> _Short problem_: Identify every line of the records that contains the word "feet", and copy each of those lines in full.

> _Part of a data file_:
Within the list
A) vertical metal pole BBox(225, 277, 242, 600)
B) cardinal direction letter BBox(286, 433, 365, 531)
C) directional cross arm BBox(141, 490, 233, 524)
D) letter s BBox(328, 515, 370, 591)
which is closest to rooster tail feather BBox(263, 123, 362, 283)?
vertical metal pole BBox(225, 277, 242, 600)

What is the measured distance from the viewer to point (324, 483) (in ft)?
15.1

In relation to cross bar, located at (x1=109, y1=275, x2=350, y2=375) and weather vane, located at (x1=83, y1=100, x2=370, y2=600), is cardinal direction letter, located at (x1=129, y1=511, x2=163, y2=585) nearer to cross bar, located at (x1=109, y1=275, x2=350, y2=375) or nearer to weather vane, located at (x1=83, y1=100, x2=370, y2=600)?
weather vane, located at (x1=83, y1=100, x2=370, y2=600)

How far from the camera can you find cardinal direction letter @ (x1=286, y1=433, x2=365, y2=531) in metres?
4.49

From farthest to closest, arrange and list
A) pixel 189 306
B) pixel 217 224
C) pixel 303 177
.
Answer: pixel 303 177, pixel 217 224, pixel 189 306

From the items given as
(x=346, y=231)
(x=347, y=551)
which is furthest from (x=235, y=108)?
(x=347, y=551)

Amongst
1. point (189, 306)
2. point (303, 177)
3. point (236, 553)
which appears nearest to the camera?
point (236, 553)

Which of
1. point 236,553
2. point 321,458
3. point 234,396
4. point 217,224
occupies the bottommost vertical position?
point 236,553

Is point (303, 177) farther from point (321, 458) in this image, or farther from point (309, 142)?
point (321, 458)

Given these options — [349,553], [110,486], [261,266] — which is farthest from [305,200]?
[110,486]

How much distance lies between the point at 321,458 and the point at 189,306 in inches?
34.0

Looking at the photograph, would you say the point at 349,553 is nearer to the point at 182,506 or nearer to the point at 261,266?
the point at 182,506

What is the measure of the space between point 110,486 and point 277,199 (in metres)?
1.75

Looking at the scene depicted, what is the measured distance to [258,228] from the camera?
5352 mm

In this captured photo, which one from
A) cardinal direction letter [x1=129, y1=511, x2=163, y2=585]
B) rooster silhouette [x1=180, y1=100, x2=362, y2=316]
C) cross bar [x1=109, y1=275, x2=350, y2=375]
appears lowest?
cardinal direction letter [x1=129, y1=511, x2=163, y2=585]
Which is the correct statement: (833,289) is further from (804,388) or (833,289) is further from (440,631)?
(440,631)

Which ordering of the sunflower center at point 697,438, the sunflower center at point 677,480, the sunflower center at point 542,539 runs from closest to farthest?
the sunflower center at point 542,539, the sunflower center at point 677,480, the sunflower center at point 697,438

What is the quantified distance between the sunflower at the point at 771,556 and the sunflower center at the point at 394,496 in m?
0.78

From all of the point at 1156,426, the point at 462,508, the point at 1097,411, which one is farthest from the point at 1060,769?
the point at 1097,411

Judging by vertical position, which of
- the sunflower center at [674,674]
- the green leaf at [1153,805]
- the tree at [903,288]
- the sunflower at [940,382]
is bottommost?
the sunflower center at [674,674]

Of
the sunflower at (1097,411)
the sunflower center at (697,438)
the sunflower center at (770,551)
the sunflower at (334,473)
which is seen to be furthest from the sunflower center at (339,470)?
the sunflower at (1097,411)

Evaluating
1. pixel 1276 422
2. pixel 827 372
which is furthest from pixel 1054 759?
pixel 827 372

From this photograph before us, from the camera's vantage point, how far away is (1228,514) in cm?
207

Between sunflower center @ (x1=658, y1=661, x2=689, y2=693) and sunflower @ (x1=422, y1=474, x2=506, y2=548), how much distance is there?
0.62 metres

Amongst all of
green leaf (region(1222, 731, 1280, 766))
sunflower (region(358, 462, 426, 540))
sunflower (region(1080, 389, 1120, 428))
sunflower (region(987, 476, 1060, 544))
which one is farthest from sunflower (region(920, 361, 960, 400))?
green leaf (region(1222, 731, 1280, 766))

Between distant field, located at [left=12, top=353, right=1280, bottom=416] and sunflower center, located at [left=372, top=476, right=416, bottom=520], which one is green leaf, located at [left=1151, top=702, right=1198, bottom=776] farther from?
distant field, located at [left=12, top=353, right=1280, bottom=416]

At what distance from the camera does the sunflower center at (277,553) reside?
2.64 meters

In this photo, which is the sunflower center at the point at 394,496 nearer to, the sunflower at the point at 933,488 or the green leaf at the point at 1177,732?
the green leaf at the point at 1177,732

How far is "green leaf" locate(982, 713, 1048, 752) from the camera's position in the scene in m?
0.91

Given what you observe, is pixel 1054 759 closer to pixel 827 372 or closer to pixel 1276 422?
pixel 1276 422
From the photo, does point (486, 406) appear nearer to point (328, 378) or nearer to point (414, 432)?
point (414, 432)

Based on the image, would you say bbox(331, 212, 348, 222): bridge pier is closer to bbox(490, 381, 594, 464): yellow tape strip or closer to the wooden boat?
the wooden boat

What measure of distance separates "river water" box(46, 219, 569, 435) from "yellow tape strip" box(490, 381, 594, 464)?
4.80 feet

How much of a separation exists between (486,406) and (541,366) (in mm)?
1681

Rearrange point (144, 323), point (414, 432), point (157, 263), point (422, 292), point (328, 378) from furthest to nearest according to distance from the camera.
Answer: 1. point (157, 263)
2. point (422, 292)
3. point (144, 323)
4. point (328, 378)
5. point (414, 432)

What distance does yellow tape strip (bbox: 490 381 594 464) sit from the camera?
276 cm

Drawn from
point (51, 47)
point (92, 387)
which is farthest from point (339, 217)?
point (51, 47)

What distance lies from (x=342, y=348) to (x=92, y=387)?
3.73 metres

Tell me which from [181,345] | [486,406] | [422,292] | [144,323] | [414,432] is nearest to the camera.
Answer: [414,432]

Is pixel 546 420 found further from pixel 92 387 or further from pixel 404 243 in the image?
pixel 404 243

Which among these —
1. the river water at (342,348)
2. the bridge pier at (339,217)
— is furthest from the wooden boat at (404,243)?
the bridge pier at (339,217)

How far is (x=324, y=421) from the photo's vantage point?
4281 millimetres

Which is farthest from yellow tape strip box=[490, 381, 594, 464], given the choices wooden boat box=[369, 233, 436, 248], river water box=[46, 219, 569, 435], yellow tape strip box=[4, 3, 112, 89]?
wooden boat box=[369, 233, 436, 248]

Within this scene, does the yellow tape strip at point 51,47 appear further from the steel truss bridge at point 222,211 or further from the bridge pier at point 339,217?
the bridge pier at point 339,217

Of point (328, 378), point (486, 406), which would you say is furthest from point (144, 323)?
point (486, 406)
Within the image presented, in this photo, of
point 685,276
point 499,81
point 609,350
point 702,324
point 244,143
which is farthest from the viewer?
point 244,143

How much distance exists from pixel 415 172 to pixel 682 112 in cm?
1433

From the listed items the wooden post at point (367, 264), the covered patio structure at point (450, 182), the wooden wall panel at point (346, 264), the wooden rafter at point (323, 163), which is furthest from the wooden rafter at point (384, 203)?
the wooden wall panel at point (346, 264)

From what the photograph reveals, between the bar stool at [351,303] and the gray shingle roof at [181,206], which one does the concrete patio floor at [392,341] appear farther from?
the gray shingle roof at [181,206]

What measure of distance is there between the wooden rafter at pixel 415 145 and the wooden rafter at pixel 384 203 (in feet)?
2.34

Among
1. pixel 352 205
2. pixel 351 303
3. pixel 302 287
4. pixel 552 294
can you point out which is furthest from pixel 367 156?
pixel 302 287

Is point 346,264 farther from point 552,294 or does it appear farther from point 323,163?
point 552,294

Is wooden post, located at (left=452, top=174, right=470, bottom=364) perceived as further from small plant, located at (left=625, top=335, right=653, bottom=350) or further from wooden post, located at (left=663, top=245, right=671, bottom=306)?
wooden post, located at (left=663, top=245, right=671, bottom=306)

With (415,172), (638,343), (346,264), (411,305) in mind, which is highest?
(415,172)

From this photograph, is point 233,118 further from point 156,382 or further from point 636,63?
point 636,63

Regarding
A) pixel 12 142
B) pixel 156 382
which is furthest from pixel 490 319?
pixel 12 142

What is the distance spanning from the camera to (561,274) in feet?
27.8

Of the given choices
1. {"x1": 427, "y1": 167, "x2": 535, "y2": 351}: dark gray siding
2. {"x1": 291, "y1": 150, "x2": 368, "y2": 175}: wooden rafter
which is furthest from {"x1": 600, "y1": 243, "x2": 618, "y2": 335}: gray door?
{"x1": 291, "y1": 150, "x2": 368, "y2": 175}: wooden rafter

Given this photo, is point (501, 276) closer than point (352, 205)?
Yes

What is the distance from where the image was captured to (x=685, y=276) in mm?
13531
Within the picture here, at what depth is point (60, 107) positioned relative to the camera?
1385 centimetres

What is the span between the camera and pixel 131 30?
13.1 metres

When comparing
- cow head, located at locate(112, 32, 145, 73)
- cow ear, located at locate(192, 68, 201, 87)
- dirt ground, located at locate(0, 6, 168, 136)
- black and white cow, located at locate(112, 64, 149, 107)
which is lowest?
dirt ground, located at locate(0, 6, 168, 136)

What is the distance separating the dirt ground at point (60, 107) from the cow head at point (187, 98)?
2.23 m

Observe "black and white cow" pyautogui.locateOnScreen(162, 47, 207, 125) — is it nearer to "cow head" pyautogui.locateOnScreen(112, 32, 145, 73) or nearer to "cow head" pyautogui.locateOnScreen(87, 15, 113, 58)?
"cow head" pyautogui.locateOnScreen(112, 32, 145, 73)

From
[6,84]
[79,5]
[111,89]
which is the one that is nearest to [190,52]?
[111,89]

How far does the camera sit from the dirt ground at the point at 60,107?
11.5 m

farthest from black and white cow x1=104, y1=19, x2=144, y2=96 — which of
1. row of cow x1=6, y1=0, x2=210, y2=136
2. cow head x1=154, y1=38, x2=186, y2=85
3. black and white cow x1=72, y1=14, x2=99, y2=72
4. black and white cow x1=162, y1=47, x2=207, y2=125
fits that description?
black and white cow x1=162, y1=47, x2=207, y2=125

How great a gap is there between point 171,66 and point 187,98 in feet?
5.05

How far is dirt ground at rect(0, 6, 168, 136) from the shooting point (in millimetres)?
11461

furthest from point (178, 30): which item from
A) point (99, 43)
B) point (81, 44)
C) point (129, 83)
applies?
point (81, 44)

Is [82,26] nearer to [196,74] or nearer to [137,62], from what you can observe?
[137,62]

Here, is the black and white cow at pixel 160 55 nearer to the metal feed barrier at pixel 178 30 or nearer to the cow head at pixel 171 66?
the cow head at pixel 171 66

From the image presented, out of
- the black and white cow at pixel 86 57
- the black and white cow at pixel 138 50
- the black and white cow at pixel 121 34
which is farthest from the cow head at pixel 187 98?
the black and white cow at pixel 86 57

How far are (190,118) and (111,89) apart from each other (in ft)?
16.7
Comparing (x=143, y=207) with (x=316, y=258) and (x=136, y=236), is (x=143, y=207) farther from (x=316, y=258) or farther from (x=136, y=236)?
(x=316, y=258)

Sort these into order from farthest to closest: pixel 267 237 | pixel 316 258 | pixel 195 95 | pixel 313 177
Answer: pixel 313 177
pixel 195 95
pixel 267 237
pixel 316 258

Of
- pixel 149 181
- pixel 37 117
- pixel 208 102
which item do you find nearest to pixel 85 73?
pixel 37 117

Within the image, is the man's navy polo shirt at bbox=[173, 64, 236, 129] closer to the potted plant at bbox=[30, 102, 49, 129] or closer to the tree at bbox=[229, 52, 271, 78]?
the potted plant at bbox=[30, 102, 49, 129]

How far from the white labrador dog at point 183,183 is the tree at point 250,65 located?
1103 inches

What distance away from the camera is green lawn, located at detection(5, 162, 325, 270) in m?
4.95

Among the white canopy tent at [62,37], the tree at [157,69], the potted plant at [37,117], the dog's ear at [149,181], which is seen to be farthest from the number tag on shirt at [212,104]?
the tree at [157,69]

> _Correct response_:
4.80 feet
What measure of distance is there between the wooden rafter at pixel 415 145 and the wooden rafter at pixel 384 203 (in feet)?
What is the distance spanning from the camera to (561,274) in feet?
How great a gap is there between point 171,66 and point 187,98 in feet?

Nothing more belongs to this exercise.